RECORDS FOR THE EXERCISE:
....

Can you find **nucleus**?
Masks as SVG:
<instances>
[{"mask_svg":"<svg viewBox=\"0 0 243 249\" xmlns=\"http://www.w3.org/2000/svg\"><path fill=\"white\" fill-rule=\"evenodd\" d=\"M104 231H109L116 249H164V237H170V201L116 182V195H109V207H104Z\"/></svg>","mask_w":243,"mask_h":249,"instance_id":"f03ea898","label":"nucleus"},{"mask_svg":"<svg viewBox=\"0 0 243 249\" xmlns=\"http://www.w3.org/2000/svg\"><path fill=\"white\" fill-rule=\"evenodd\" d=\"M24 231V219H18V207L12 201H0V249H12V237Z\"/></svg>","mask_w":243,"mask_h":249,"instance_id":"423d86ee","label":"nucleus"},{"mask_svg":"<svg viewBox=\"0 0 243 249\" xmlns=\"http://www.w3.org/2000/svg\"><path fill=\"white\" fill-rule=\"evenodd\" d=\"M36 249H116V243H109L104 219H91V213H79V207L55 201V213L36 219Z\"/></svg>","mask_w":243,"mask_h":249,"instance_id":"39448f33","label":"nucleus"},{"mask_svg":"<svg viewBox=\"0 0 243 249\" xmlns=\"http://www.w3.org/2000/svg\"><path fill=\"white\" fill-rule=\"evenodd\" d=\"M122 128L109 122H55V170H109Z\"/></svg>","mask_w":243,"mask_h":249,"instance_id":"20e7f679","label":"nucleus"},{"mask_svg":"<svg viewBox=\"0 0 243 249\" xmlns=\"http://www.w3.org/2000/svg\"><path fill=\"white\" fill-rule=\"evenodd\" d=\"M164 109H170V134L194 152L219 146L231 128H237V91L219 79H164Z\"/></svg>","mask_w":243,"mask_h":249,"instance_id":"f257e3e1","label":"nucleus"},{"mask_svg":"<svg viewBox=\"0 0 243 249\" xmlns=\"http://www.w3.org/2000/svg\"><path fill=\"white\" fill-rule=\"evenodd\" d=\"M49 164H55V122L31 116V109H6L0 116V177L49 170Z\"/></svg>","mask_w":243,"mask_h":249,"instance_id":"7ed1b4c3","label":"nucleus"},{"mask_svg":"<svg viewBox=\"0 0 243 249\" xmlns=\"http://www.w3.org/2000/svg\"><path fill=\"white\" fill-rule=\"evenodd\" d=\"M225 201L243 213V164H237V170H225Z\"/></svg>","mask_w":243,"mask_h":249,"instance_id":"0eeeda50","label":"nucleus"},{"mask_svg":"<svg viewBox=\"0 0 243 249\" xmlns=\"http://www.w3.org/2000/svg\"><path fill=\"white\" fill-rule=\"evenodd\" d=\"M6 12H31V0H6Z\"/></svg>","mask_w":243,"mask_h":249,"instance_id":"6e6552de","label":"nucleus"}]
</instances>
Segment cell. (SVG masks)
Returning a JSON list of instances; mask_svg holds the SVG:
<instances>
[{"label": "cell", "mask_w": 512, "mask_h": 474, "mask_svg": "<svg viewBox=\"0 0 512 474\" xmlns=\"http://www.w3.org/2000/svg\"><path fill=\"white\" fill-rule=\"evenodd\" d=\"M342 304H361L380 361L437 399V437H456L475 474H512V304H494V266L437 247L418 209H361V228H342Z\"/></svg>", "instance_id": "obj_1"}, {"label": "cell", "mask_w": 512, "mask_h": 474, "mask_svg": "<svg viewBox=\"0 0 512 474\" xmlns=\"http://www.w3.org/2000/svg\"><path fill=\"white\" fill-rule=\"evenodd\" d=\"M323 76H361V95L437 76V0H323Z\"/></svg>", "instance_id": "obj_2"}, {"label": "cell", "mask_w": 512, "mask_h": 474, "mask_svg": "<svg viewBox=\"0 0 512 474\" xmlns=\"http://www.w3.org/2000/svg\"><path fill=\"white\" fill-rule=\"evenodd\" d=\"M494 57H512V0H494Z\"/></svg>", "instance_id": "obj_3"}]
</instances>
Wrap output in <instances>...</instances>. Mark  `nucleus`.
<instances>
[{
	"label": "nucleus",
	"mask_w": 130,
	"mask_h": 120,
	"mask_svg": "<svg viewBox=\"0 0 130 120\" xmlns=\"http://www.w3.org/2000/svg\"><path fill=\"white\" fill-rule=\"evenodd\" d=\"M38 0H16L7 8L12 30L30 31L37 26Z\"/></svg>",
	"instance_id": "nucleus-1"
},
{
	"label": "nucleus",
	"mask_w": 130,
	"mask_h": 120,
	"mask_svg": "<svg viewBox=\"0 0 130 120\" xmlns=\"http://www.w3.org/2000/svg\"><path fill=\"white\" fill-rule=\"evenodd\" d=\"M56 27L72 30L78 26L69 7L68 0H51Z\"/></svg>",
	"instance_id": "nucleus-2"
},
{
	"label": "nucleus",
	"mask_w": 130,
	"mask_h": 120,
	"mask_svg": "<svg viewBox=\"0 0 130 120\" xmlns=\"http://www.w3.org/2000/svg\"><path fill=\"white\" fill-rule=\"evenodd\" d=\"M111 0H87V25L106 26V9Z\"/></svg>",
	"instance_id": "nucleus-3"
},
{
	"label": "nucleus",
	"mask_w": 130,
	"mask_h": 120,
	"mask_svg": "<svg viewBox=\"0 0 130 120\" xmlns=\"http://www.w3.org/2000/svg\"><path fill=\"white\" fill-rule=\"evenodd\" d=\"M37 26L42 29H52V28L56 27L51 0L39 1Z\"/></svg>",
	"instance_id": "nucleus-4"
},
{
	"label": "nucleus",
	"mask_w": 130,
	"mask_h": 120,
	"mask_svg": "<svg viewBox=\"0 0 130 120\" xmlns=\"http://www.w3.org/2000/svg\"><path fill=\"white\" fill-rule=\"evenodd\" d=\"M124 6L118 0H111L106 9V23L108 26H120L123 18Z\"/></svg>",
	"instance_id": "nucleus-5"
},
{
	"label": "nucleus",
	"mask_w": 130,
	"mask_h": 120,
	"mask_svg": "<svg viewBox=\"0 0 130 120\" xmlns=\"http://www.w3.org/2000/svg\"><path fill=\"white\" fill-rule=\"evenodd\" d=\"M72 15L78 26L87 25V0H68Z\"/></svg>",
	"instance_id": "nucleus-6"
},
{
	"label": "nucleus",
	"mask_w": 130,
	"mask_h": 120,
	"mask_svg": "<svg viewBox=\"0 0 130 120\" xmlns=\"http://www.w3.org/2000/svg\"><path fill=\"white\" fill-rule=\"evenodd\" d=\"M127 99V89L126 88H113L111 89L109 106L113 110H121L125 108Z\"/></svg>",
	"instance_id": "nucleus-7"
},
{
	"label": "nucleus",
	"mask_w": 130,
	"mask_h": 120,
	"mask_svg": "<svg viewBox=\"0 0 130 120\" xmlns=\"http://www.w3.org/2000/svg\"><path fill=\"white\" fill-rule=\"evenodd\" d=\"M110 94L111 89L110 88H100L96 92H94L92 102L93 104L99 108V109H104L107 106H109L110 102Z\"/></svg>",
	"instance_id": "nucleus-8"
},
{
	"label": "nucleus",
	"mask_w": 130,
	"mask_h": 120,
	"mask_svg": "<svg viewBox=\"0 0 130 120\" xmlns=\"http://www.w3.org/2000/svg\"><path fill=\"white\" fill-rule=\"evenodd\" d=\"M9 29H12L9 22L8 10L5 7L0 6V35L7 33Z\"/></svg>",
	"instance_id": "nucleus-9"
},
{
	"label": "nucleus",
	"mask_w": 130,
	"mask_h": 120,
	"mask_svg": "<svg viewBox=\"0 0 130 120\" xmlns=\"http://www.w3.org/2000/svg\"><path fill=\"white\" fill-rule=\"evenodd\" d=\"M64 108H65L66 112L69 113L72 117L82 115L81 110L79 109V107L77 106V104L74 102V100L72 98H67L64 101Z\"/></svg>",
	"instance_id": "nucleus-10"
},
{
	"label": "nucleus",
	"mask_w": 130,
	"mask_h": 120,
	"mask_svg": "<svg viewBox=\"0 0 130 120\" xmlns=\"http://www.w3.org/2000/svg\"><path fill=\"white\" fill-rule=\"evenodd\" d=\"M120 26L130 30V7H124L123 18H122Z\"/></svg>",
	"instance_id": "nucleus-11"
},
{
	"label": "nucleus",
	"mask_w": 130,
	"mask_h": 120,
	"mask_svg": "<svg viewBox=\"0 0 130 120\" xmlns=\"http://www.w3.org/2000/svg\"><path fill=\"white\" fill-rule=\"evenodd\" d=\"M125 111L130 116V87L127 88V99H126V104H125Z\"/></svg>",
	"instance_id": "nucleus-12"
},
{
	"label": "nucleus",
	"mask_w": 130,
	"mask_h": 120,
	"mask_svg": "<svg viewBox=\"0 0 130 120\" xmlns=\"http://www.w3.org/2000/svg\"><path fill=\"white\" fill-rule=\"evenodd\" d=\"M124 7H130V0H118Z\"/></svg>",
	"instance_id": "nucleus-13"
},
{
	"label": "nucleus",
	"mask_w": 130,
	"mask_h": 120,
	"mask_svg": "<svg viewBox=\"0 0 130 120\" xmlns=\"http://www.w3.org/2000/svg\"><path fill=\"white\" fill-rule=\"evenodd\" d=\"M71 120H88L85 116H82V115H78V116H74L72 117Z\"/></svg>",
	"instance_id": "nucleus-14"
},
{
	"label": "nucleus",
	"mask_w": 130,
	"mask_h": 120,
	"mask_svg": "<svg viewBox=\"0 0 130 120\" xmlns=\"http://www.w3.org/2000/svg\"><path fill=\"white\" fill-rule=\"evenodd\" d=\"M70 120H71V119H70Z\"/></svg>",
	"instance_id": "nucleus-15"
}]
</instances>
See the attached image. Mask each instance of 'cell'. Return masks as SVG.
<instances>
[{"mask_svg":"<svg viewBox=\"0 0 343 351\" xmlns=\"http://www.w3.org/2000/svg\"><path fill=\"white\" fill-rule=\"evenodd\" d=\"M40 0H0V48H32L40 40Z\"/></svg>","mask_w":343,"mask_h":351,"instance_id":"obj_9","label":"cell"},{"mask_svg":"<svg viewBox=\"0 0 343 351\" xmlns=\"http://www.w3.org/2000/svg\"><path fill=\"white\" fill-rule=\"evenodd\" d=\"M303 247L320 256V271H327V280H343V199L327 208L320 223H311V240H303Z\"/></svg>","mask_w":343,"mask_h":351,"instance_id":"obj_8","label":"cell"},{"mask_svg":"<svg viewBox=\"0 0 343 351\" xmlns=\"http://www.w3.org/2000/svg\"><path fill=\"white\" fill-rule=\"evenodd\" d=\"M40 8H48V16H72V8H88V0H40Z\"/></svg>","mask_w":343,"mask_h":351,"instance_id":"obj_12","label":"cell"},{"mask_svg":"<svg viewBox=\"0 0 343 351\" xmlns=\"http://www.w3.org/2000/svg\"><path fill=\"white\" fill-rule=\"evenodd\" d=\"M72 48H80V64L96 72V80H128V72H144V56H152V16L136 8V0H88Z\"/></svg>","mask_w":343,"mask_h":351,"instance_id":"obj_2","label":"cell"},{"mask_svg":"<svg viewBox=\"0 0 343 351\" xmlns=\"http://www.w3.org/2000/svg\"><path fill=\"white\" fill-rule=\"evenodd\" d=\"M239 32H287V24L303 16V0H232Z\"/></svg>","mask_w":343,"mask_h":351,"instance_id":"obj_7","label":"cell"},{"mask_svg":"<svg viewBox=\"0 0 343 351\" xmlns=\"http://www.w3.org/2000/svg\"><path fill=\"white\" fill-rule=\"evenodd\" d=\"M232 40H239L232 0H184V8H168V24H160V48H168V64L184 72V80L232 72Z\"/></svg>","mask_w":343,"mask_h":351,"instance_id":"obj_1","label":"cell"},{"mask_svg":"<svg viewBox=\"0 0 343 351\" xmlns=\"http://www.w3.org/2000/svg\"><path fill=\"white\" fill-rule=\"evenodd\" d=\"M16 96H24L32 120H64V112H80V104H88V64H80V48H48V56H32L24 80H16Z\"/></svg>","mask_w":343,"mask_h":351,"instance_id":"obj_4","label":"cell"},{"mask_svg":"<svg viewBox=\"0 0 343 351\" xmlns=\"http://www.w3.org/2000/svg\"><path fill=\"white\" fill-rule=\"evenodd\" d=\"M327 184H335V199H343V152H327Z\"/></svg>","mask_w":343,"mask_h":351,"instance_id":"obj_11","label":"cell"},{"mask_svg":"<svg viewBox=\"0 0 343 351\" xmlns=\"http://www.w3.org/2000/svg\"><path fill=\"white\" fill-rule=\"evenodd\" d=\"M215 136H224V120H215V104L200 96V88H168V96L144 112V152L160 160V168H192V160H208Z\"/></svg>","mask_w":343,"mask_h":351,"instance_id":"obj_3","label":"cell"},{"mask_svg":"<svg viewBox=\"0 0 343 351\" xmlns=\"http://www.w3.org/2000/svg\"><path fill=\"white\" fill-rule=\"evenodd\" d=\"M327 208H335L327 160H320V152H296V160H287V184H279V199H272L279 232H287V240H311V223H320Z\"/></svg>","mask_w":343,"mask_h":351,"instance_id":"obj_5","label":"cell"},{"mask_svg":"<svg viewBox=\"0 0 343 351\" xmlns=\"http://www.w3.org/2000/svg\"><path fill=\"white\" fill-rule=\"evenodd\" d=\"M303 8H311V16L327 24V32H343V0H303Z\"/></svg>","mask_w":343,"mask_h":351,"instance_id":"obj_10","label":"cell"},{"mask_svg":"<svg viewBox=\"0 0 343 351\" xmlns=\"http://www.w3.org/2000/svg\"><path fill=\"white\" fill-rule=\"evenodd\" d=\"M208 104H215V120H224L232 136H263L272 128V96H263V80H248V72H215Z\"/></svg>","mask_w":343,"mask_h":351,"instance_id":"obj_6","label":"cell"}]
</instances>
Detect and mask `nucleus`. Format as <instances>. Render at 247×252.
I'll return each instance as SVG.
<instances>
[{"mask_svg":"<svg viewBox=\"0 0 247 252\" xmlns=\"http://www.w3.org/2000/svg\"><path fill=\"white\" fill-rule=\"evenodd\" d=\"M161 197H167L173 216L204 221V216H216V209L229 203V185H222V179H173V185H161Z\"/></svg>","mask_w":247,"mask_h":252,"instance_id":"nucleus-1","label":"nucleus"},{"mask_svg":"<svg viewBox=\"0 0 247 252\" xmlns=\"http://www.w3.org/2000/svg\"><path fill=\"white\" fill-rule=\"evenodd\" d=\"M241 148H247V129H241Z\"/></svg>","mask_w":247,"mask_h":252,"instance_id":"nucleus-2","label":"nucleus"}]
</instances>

....

Return every line of the material above that contains the word "each".

TASK ANSWER:
See the attached image. Mask each instance of 'cell'. Return masks as SVG.
I'll return each instance as SVG.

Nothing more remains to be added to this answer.